Marvel Studios, Disney+ via YouTube
The God of Mischief is stepping out of his brother’s shadow to embark on his own adventure. Loki, starring Tom Hiddleston, is set to hit Disney+ this week.
Here’s everything to know about the new Marvel series before you watch!
The new series marks the triumphant return of everyone’s favorite villain/hero/antihero. Since his on-screen debut in 2011’s Thor, Loki has been plenty of things: he’s been a trickster and a traitor, he spent a brief stint as a king, he went from full-on supervillain to antihero for Thor: The Dark World and Thor: Ragnarok, and even wound up a self-sacrificing hero in Avengers: Infinity War. But this time, Loki is back as the star of the show for the very first time.
So if you’ve been keeping up with the Marvel Cinematic Universe, you know that Loki died (again) at the hand of Thanos in Avengers: Infinity War.
So how is he alive for his own Disney+ series? We’re doing the time travel thing.
Just like how Vision found himself suddenly alive again in WandaVision, Loki is back from the dead for Disney+. Loki won’t be a projection of Wanda Maximoff’s imagination, though. Loki is really alive here, thanks to a little time travel loophole from the clever minds at Marvel.
Instead of “main timeline” Loki (who is long gone), Loki will introduce a version of the character who never experienced the redemption arc in Infinity War. The show is playing off the time travel plot of Avengers: Endgame, to journey all the way back to the less-developed Loki from 2012’s The Avengers.
In Endgame, you’ll remember that Loki grabs the Tesseract and teleports to another dimension. This is where the new series picks up.
Marvel is ready to double down on the time traveling. The Loki series is set inside of the world of the TVA, aka the Time Variance Authority. In the MCU, time travel causes timelines to split off into their own realities — which can make things complicated. That’s where the TVA comes in. It’s a futuristic bureaucratic organization (pulled from the comics) that monitors and governs various timelines of the multiverse. They are here to clean up messy timeline shenanigans.
Apparently the TVA was created in the future, but it exists outside of time… in other words, things might get a little confusing… and a little bit weird. And Loki is a time criminal. He’s no longer facing justice on Asgard; he’s under scrutiny from the TVA instead.
“We protect the proper flow of time,” TVA analyst Agent Mobius (Owen Wilson, wow) tells Loki in the trailer. “You picked up the Tesseract, breaking reality. I want you to help us fix it.”
So, where do you start if you’re not deeply involved in the MCU? Can you still enjoy Marvel’s new Loki series? Absolutely!
All of these time shenanigans mean that you don’t actually have to watch all of the movies that Loki is in to prepare for the new series. Tom Hiddleston has played the role in six Marvel movies since 2011: Thor, The Avengers, Thor: Ragnarok, Avengers: Infinity War, and Avengers: Endgame.
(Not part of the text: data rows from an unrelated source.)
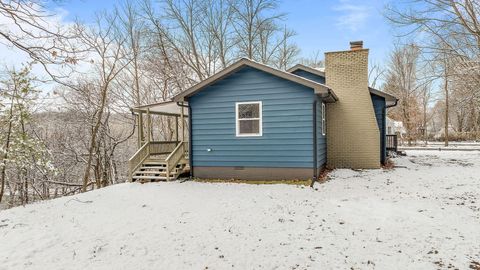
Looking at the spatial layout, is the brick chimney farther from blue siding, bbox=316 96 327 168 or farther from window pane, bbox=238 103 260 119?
window pane, bbox=238 103 260 119

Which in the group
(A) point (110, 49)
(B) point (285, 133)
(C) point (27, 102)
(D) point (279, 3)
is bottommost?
(B) point (285, 133)

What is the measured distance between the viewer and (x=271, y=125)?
1008 centimetres

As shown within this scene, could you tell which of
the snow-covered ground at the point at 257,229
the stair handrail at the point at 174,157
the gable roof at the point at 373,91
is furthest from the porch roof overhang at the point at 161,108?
the gable roof at the point at 373,91

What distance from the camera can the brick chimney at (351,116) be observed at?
11945 mm

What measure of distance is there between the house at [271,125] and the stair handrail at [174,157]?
4 cm

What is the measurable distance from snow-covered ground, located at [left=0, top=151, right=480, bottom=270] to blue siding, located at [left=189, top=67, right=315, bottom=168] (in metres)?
1.32

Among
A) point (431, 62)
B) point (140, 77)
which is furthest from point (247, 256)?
point (140, 77)

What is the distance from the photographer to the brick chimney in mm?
11945

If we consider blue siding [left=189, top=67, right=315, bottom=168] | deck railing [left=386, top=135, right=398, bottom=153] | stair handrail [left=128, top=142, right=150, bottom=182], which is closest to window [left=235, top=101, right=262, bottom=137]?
blue siding [left=189, top=67, right=315, bottom=168]

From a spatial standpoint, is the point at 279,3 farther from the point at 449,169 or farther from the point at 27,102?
the point at 27,102

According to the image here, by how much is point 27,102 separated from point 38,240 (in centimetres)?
489

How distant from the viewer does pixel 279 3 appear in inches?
955

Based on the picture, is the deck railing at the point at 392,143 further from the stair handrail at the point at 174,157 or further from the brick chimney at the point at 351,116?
the stair handrail at the point at 174,157

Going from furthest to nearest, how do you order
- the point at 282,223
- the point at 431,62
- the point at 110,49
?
the point at 110,49 → the point at 431,62 → the point at 282,223
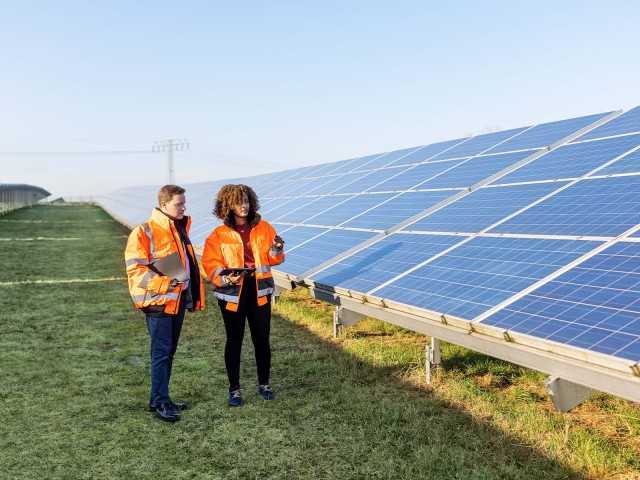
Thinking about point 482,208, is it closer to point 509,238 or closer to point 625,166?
point 509,238

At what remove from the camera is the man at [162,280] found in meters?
5.67

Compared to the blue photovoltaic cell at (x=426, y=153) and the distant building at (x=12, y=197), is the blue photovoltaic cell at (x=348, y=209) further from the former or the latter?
the distant building at (x=12, y=197)

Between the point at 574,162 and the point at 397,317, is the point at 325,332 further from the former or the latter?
the point at 574,162

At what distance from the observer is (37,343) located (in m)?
8.63

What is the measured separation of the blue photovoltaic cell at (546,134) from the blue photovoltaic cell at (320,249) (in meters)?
3.66

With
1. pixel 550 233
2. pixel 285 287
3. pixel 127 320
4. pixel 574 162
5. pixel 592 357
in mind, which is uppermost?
pixel 574 162

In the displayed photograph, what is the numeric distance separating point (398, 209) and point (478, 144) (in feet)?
12.5

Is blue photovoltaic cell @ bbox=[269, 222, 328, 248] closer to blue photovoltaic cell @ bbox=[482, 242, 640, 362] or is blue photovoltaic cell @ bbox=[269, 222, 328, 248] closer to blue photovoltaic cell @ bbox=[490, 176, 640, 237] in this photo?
blue photovoltaic cell @ bbox=[490, 176, 640, 237]

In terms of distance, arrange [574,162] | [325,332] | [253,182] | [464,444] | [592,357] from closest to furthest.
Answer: [592,357], [464,444], [574,162], [325,332], [253,182]

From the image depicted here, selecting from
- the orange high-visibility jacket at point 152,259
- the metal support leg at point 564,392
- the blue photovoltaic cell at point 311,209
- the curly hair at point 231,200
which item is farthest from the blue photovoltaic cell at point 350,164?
the metal support leg at point 564,392

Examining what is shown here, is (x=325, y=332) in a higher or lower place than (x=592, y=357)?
lower

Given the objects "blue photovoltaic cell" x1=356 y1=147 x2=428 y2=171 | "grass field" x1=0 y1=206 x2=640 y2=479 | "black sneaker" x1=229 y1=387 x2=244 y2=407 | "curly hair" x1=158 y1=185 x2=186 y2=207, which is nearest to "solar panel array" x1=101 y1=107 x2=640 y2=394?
"grass field" x1=0 y1=206 x2=640 y2=479

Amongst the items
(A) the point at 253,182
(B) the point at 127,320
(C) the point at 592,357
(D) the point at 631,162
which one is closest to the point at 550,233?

The last four of these technically exist in a different timeline than the upcoming Loki series.
To get a better sense of Loki’s history–and his complicated relationship with his brother and father–you need to watch Thor. And to get a better sense of who Loki is as a character, dive into The Avengers, which takes place right before the alternate timeline of Loki.
If you can’t wait for Loki, good news: the first episode hits the streaming service this week! Originally slated for June 11, in keeping with Marvel’s usual Friday releases, Loki has been bumped up to Wednesday, June 9. The first season will feature six episodes, with expected 40- to 50-minute runtimes.